The absence of an Absorb (Abbott) control group in this study4 means that only indirect comparisons can be made. In a previous porcine model, Absorb showed a higher injury score at 12 months and more pronounced inflammation only at ≥6 months post-implantation compared to metallic drug-eluting stents7. Therefore, the lack of increased injury score and inflammation with the novel device evaluated in the present study may well be related to the shorter study period, although a positive contribution from the rounded shape of the struts is also plausible4.

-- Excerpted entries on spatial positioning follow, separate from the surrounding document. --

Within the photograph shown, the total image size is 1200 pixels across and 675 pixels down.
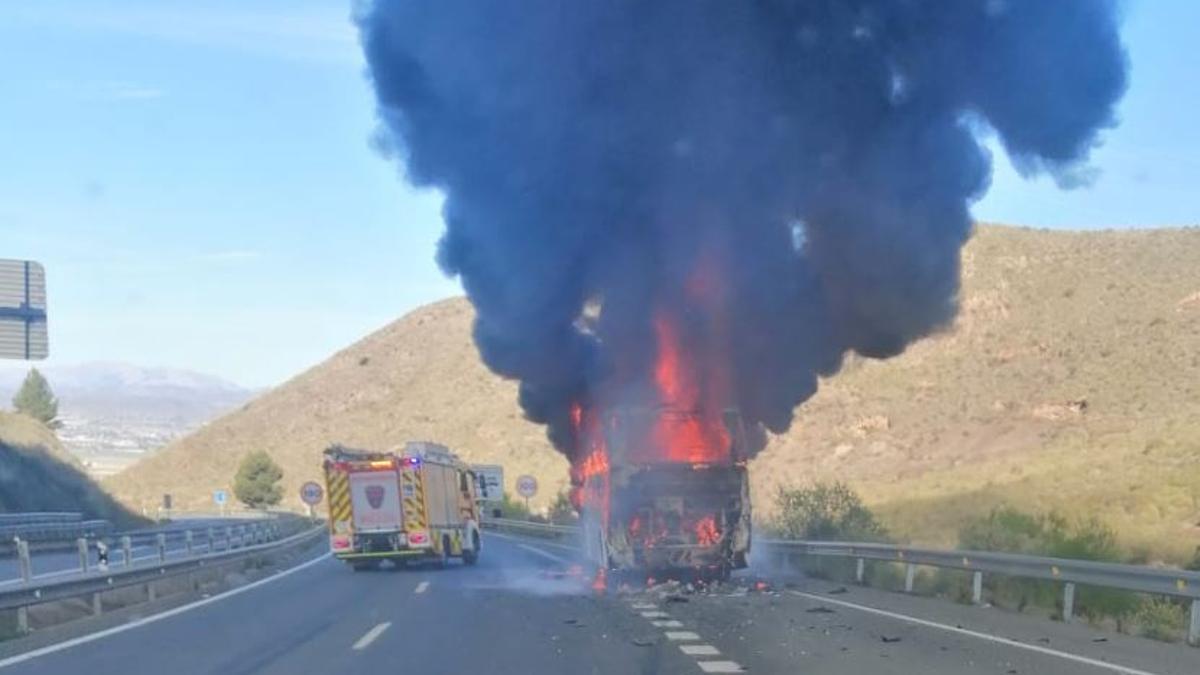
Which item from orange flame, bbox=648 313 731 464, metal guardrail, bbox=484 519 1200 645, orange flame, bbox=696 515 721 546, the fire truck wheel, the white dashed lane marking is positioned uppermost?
orange flame, bbox=648 313 731 464

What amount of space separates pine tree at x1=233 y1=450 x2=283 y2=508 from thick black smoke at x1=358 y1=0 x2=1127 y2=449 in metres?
68.7

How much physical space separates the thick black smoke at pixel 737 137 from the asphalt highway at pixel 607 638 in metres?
6.14

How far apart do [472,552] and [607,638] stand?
65.2 ft

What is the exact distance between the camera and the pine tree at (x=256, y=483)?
93.2 metres

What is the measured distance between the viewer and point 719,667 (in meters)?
13.2

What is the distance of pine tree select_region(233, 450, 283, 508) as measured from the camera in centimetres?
9325

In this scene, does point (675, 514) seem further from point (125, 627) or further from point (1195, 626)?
point (1195, 626)

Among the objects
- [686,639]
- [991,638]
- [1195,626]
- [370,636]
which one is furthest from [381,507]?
[1195,626]

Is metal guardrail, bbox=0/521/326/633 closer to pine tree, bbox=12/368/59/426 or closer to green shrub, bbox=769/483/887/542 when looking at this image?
green shrub, bbox=769/483/887/542

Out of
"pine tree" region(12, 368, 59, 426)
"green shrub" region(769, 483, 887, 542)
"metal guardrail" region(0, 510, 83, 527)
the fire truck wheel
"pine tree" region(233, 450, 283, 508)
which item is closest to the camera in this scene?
"green shrub" region(769, 483, 887, 542)

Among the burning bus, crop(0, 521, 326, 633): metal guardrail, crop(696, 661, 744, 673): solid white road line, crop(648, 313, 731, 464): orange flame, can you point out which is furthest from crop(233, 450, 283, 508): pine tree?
crop(696, 661, 744, 673): solid white road line

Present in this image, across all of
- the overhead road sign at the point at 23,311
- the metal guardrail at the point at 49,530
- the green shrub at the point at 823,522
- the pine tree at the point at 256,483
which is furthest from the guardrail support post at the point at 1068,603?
the pine tree at the point at 256,483

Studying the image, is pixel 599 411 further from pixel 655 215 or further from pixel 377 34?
pixel 377 34

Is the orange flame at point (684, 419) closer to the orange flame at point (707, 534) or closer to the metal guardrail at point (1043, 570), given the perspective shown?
the orange flame at point (707, 534)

It is well known that thicker struts increase coronary flow separation and stagnation, thereby enhancing platelet deposition and thrombin and fibrin generation8. However, it is very unlikely that the small difference in strut thickness between AMSorb and Absorb (<20 μm) makes a relevant difference in this regard. Previous in vitro research has shown that not only greater strut thickness but also rectangular strut geometry disturbs the local flow field creating peristrut recirculation zones with longer blood particle residence times and increased thrombus formation9. Round struts were associated with reduced recirculation zones and fibrin deposition and increased expression of protective endothelial thrombomodulin9. Therefore, the round struts created by the 3D printing technology may also partly explain the good results observed in the present study4. AMSorb was associated with a similar degree of endothelialisation to that seen in the metallic DES group4. Although it is possible that the strut shape and thickness of this device contributed to this result, endothelialisation was also not affected by device type (Absorb or XIENCE [Abbott]) in a previous animal study7.
In conclusion, the present porcine model study used a multifaceted evaluation methodology, including angiography, OCT and histopathology, and showed very encouraging results with a novel BRS based on 3D printing technology. This technology should probably be incorporated in the effort to create BRS with thinner and improved strut shapes, with greater chances of a safer and more effective device for clinical practice. However, a look at the past shows that even with the Absorb scaffold, preclinical results were encouraging enough to justify the start of clinical trials. The challenging question is which preclinical evaluation method is more likely to avoid the kind of disappointment that we have seen in clinical practice with older polymer-based and fully resorbable scaffolds. The work of Shi and colleagues4 has shown that this technology may have a new lease of life, provided that it is carefully evaluated and that the lessons of the past are taken into account.
Conflict of interest statement
A. Kastrati is one of the inventors of a patent application from his institution related to drug-eluting stent technology. M. Seguchi has no conflicts of interest to declare.